:: TRECHO DE ORIGEM

Esse conceito de pátria desapareceu de cena com a concepção modernista de mundo. Para a grande maioria das pessoas, a pátria é nada mais nada menos que o lugar onde alguém nasceu e a nação política que o governa. Este conceito trouxe um grande problema para quem nasceu nas mutáveis fronteiras da Europa até o século XX!
Este novo conceito de pátria não somente é historicamente falso como também mesquinho, pois rouba do homem moderno a possibilidade de encontrar a sua “alma mater”. Caetano Veloso diz na canção “Língua”:
“A língua é minha pátria
E eu não tenho pátria, tenho mátria
E quero frátria.”
Instintivamente, Veloso descobre que a pátria geográfica é insuficiente e quer mudá-la para um lugar onde o homem possa renascer e crescer. Chama a atenção o fato de o poeta fundamentar o seu conceito de pátria com a palavra, o idioma e a irmandade. O eco é surpreendentemente cristão.

::::
:: EXTRATO DE DADOS

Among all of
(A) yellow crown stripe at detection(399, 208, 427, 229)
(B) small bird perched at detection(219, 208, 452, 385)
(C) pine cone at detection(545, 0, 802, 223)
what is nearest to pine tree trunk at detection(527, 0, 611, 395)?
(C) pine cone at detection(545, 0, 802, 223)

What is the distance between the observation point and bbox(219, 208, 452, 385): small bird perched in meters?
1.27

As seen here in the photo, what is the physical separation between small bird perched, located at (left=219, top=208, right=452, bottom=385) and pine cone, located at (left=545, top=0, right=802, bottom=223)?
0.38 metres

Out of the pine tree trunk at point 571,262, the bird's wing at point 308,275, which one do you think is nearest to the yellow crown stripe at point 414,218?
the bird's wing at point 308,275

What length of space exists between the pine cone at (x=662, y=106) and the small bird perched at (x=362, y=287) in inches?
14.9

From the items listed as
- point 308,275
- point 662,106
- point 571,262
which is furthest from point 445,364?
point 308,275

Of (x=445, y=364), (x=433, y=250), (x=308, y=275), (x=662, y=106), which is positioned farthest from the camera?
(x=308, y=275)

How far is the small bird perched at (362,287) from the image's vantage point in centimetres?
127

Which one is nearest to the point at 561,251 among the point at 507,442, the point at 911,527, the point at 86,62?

::::
:: EXTRATO DE DADOS

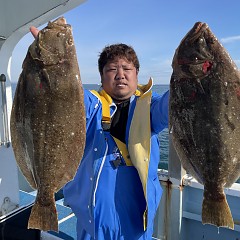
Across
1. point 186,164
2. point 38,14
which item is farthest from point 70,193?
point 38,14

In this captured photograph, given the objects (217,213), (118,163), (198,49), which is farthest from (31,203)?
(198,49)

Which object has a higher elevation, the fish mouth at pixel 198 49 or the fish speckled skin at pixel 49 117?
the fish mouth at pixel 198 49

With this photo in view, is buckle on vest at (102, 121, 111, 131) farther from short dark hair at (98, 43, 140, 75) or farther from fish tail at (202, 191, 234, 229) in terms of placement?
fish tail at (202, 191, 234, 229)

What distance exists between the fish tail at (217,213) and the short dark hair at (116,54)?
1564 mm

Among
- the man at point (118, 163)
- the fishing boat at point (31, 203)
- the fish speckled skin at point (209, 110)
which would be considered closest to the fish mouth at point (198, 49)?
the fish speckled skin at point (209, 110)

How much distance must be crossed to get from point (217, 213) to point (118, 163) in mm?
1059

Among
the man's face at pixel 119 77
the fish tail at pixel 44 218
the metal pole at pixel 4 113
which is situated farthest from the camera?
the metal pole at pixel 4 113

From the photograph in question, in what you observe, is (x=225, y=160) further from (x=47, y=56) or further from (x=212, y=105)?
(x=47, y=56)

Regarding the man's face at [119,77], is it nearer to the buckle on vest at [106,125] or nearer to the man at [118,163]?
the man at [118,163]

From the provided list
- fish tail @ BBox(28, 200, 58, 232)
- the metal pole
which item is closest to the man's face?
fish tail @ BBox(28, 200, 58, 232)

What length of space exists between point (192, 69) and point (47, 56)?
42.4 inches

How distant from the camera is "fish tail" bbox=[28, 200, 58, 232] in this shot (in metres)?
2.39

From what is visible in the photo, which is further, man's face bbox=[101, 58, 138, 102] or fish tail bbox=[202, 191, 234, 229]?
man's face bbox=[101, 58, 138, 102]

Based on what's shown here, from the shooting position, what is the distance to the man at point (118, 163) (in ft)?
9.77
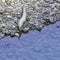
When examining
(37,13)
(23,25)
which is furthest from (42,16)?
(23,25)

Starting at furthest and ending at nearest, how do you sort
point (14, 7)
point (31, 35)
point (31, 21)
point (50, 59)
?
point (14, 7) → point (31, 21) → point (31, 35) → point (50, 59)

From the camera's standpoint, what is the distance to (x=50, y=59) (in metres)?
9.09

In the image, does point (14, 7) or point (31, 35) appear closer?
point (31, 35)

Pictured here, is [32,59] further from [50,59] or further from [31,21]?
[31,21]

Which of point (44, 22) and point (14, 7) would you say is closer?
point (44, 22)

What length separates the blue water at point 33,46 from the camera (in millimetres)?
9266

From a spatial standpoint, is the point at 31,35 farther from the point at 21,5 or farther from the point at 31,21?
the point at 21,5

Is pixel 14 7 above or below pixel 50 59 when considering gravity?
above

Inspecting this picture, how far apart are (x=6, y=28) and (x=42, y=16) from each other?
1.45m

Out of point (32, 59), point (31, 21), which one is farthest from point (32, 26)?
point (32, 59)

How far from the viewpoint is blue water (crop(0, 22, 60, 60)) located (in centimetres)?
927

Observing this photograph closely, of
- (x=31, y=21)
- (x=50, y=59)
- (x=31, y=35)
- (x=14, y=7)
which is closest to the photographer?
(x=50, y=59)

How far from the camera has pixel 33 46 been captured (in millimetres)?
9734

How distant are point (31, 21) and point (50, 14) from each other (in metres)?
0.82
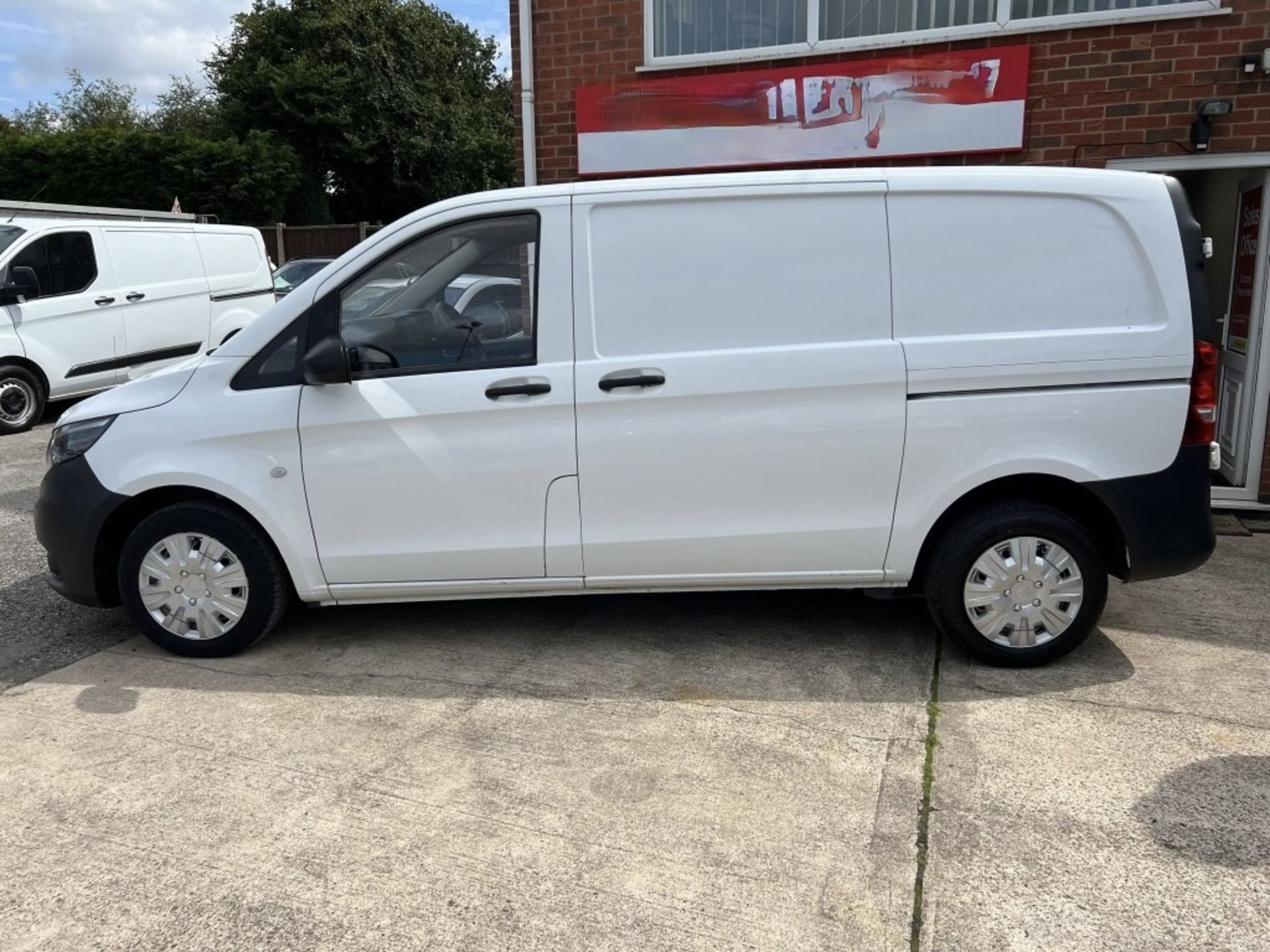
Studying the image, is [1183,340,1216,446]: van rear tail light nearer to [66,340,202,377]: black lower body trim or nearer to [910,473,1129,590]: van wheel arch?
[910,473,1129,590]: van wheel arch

::::

* TAREFAS A REALIZAR *
1. No trecho sobre o conceito de pátria, em que o poeta fundamenta o seu conceito de pátria?
2. Dê continuidade ao trecho sobre o conceito de pátria a partir da última frase.
As linhas não têm nenhum papel nesta parte.

* RESPOSTAS POR TAREFA *
1. Na palavra, no idioma e na irmandade.

2.
Na pressa de destruir a paternidade, o Modernismo altera, furta, diminui o significado de pátria, reduzindo-o a um mero “pagus”. Isso é típico da loucura modernista que quer ver todos dentro de uma caixinha, completamente classificados, desinfetados e estéreis, todos marchando para Treblinka com um número tatuado no braço e o símbolo da sua desqualificação consturado na manga.
Nisso consiste também a sua própria esquizofrenia, o “doublethought” que George Orwell expõe em seu livro “1984”, porque a pátria modernista é um lugar onde o homem não tem como escapar sem ser condenado e, ao mesmo tempo, é algo que pode ser condenado à perda. Pela condição de apátrida, o homem moderno perde também esse miserável verniz de ser humano que o Modernismo lhe tinha deixado possuir.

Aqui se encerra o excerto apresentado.